*WHAT THIS EXERCISE ASKS:*
1. Rewrite the Reserve Bank article starting with "The second reason" and going on through "once-in-a-generation inflationary surge.", replacing "unions" with "labor groups".
2. Write the next part of the Reserve Bank article, picking up after its last sentence.

Those urging the Reserve Bank to hold fire at Tuesday’s meeting, instead of delivering the almost inevitable rate rise from 3.35 per cent to 3.6 per cent are wrong.
The RBA has to keep going, for two reasons.
The first is obvious: inflation is still way too high.
The second reason is much less obvious.
You might think workers’ real wages are falling at their fastest pace in history.
Yet even after factoring in last year’s 30-year high in inflation, the average employee’s income is still up since the start of the pandemic, not down.
It explains why households have shaken off the cost of living “crisis” and the most aggressive series of rate rises in a generation to keep on spending through 2022 and into the new year.
Using the commonly cited wage price index and adjusting for the change in the consumer price index, employees are getting paid 5 per cent less than they were in December 2019.
This is the story the unions and the Greens have seized on – a crushing fall in real incomes.
But it’s not the real story.
The real story – at least so far – is of surprising household resilience to a once-in-a-generation inflationary surge.
Using a wider measure of pay – the average compensation per employee in the national accounts – and adjusting it by a more realistic measure of inflation that better reflects what people are actually spending money on, known as the implicit price deflator – employees are earning 1.4 per cent more than pre-pandemic. Now that’s not much of a real pay rise but it is certainly not the collapse in living standards we keep reading about.
The average compensation measure is useful because it reflects what people are actually earning, rather than the change in the rates of pay for a specific set of jobs – which is what the WPI does.
It also better reflects the positive impact of a booming labour market: Australians getting better jobs, winning promotion, switching between employers, picking up more hours, taking a second job.

*DATA EXTRACT:*

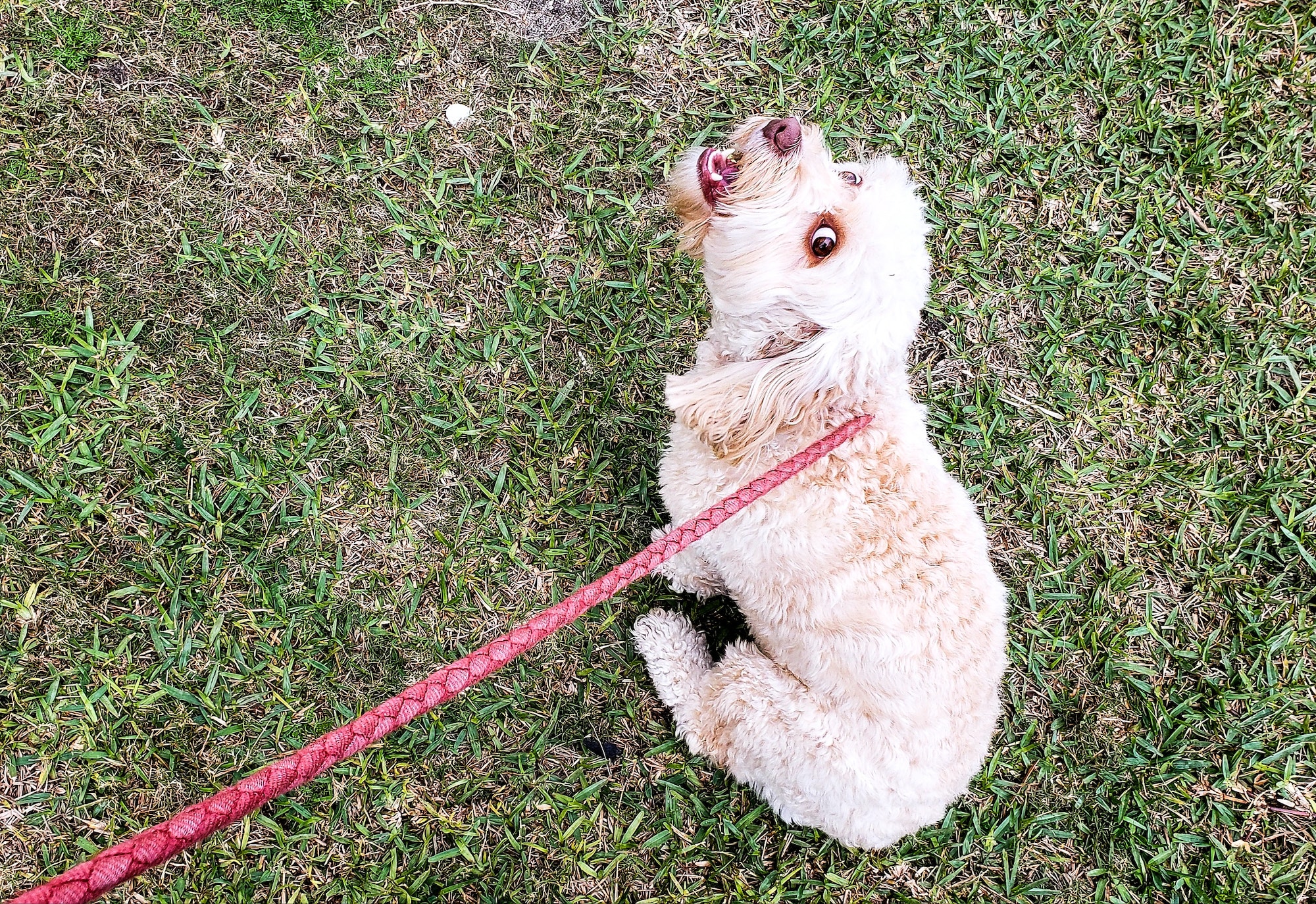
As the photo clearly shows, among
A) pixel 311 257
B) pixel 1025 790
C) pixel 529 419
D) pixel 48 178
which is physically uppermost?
Answer: pixel 48 178

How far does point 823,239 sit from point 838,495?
2.34 feet

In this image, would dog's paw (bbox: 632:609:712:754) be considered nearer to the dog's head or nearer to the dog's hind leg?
the dog's hind leg

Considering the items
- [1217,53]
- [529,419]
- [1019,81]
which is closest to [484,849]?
[529,419]

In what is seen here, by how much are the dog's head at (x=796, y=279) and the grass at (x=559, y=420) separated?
101cm

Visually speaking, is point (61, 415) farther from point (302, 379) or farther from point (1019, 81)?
point (1019, 81)

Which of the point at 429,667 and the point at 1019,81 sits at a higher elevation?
the point at 1019,81

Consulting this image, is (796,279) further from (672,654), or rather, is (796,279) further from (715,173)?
(672,654)

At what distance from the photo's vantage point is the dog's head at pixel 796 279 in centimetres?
198

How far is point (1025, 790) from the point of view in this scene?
2.97 m

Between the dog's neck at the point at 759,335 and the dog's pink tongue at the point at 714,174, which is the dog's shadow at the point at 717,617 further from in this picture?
the dog's pink tongue at the point at 714,174

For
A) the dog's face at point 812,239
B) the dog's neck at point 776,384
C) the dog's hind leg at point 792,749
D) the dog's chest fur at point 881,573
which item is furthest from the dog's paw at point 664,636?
A: the dog's face at point 812,239

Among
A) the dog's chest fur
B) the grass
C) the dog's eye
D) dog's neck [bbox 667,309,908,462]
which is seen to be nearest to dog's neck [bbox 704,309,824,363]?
dog's neck [bbox 667,309,908,462]

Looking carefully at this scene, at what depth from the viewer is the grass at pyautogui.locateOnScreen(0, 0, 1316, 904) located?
2.76 m

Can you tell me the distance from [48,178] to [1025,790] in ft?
15.0
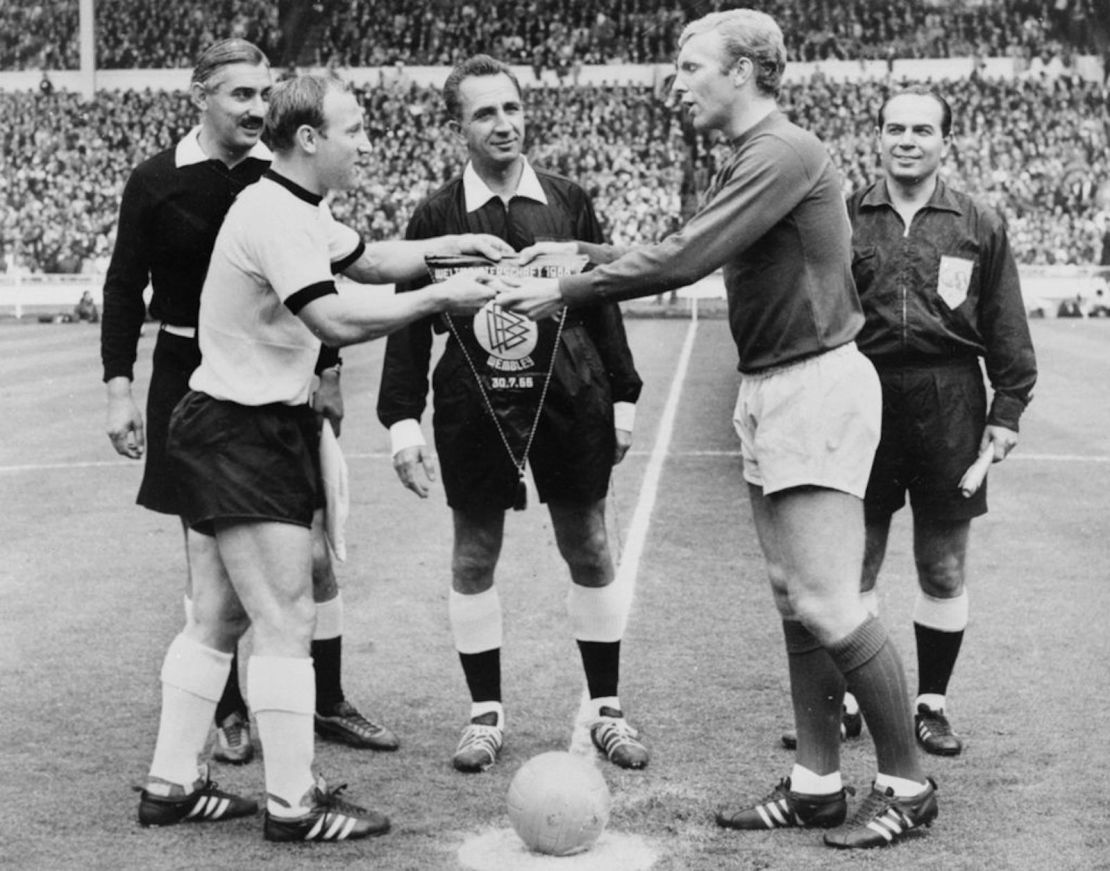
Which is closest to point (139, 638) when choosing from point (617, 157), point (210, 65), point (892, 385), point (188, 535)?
point (188, 535)

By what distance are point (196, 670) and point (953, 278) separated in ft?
9.51

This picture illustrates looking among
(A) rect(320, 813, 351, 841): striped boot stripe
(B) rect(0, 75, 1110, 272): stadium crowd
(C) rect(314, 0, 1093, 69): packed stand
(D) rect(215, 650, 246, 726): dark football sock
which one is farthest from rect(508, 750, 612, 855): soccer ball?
(C) rect(314, 0, 1093, 69): packed stand

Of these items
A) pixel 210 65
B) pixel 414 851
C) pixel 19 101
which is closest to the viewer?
pixel 414 851

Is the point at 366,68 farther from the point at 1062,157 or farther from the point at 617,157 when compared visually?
the point at 1062,157

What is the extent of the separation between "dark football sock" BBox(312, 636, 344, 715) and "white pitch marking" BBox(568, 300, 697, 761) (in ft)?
2.95

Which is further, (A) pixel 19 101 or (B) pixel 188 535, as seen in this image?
(A) pixel 19 101

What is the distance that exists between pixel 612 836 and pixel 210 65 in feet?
9.56

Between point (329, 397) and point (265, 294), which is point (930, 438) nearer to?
point (329, 397)

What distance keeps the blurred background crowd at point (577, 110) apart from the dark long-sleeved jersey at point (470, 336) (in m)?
31.1

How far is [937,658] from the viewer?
5.80m

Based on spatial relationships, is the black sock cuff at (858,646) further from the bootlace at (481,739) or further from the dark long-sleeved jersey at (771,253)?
the bootlace at (481,739)

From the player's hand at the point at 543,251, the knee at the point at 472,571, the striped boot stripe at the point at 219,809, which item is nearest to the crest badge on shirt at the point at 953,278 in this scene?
the player's hand at the point at 543,251

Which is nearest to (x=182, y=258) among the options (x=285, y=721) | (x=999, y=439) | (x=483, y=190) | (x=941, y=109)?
(x=483, y=190)

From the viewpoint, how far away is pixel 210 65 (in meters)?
5.42
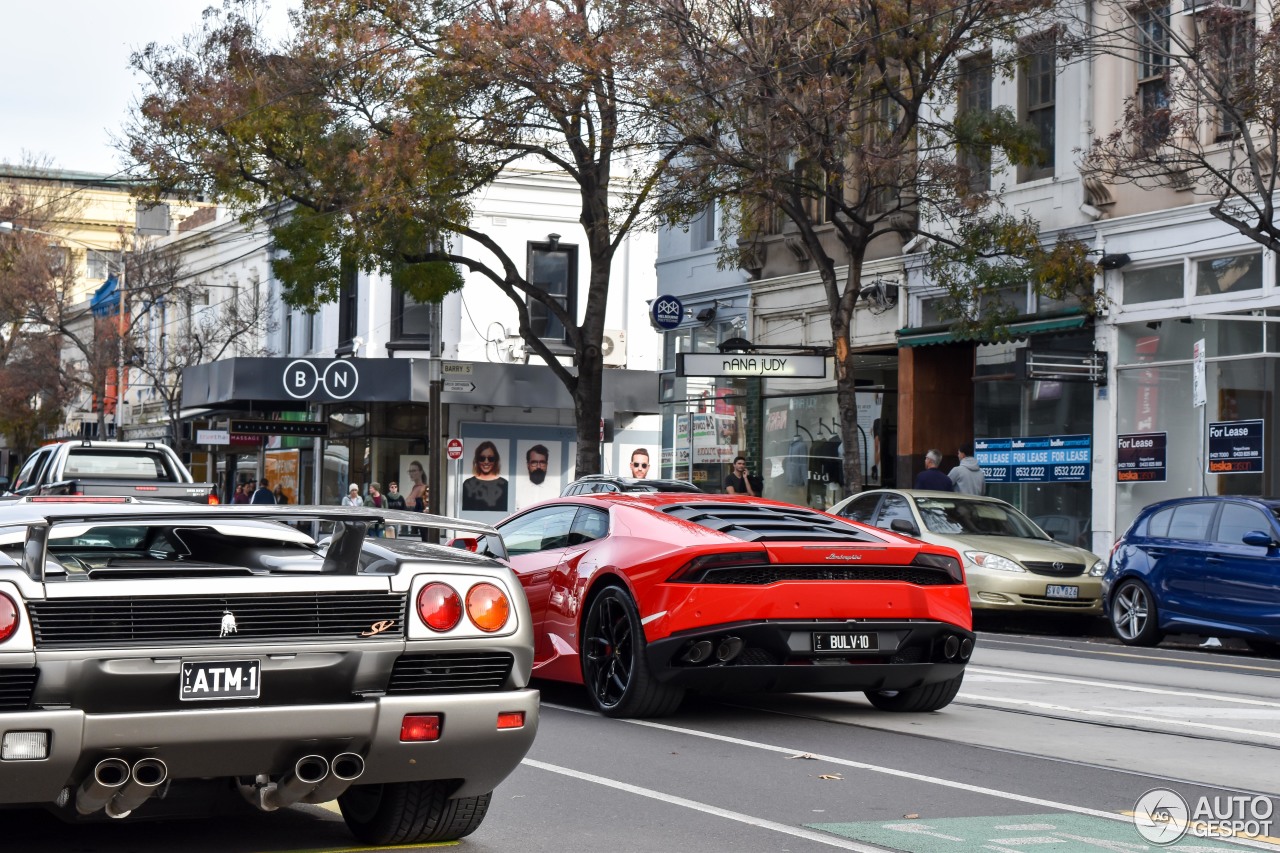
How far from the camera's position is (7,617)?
490 centimetres

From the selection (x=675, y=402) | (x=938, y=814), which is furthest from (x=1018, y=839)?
(x=675, y=402)

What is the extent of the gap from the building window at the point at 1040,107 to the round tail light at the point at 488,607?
21.0 meters

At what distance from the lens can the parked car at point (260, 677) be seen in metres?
4.94

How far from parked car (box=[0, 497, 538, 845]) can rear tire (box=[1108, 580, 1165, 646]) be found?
12551 mm

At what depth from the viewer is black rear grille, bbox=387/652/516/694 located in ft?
17.8

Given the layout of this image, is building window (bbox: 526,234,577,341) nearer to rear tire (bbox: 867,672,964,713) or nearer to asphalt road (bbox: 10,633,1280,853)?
asphalt road (bbox: 10,633,1280,853)

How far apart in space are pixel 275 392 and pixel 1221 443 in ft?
79.6

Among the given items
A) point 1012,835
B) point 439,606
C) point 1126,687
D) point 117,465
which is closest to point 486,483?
point 117,465

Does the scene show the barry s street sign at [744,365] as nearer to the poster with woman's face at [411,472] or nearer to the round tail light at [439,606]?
the poster with woman's face at [411,472]

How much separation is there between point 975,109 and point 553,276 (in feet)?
63.6

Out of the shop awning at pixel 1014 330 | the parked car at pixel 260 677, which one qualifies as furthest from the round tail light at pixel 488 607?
the shop awning at pixel 1014 330

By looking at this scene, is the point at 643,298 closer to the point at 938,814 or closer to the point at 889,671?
the point at 889,671

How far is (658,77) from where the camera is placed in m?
22.6

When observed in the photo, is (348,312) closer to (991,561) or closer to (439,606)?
(991,561)
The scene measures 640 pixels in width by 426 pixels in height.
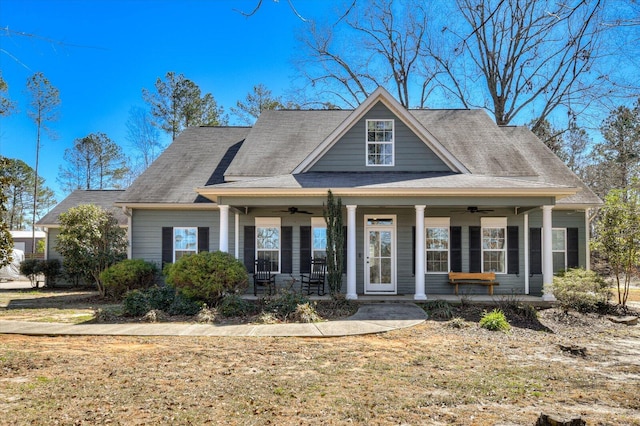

*RESPONSES TO THE TASKS:*
1.
The second reason is much less obvious.
You might think workers’ real wages are falling at their fastest pace in history.
Yet even after factoring in last year’s 30-year high in inflation, the average employee’s income is still up since the start of the pandemic, not down.
It explains why households have shaken off the cost of living “crisis” and the most aggressive series of rate rises in a generation to keep on spending through 2022 and into the new year.
Using the commonly cited wage price index and adjusting for the change in the consumer price index, employees are getting paid 5 per cent less than they were in December 2019.
This is the story the labor groups and the Greens have seized on – a crushing fall in real incomes.
But it’s not the real story.
The real story – at least so far – is of surprising household resilience to a once-in-a-generation inflationary surge.

2.
ANZ senior economist Catherine Birch said looking at average earnings was “more reflective of what’s going on with household incomes”, and the improvement in average earnings had made Australians more resilient to the challenges of high inflation and climbing rates.
“People don’t focus enough on the good things, such as record participation rates and low underemployment,” she said.
The hundreds of billions of dollars in extra savings have been credited with helping to prop up spending over the past 12-18 months but solid increases in earnings thanks to the tightest labour market in 50 years has to be taken into account.
Averages can hide a variety of evils, and not every worker will have enjoyed the fruits of the lowest unemployment rates since the 1970s. And there’s no political capital to be made by telling Australians they are doing better than they think. With a tenth straight rate hike looming, it was cost of living – and not Labor’s super changes – that dominated question time on Monday.
Jim Chalmers said “Australians are under the pump and when interest rates go up, it does make life that bit harder”.
But with real incomes holding up better than the headlines suggest or politicians will admit, the RBA board will need to hit mortgage holders even harder in coming months.